Preocupa-nos que estejamos revendo posições éticas tão solidificadas na nossa comunidade científica e na sociedade, já em atraso em relação aos demais países. Depois de décadas, há quem queira que o aborto decorrente de estupro seja penalizado. Há quem discuta a importância da educação sexual desde cedo. Há quem pretenda que a sociedade desconfie da segurança das vacinas, uma das maiores conquistas da humanidade. E há quem queira que uma pessoa que manifestou a vida inteira sua vontade de que medidas terapêuticas obstinadas não fossem adotadas não tenha liberdade sobre o próprio corpo, sobre a própria vida.

Enquanto isso, seguimos benevolentes com as promessas vazias de cura, livremente anunciadas em relatórios de médicos que temem tão pouco a sua responsabilização, que oferecem suas prescrições à judicialização sem qualquer receio de que a mentira ali contada seja tratada como é: uma mentira.

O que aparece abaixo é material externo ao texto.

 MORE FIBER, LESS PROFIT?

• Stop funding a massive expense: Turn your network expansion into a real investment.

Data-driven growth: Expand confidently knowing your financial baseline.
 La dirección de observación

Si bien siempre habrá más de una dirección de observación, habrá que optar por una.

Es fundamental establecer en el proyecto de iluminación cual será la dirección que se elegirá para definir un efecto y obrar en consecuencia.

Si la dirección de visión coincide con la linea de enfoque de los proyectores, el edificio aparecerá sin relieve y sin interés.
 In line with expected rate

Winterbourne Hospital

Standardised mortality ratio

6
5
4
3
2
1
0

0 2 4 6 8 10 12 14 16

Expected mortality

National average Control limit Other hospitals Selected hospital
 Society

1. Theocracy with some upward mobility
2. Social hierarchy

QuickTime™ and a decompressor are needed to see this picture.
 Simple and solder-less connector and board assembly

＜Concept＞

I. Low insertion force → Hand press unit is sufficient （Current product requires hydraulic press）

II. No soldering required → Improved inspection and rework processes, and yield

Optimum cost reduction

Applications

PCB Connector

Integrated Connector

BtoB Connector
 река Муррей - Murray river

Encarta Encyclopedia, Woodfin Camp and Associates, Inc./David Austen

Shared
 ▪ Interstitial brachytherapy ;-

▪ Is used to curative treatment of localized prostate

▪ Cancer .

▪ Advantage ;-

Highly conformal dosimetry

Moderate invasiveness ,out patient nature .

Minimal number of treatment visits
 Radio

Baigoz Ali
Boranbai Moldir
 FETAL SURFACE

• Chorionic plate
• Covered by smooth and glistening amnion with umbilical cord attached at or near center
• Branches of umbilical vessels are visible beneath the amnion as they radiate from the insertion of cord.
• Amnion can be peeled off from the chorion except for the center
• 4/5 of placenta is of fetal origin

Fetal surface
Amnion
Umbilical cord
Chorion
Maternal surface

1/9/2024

A conclusão que tiramos desse cenário é de que querem substituir cânones bioéticos há muito estabelecidos, em especial a autonomia devidamente informada. Não que não possamos – e devamos – rever posições que um dia já foram consideradas socialmente aceitáveis ou óbvias. Mas precisamos entender o que orienta essas revisões. E nesse caso, nós nos perguntamos, com muito medo, o que pretendem colocar no lugar. Principalmente, perguntamos: a quem isso interessa?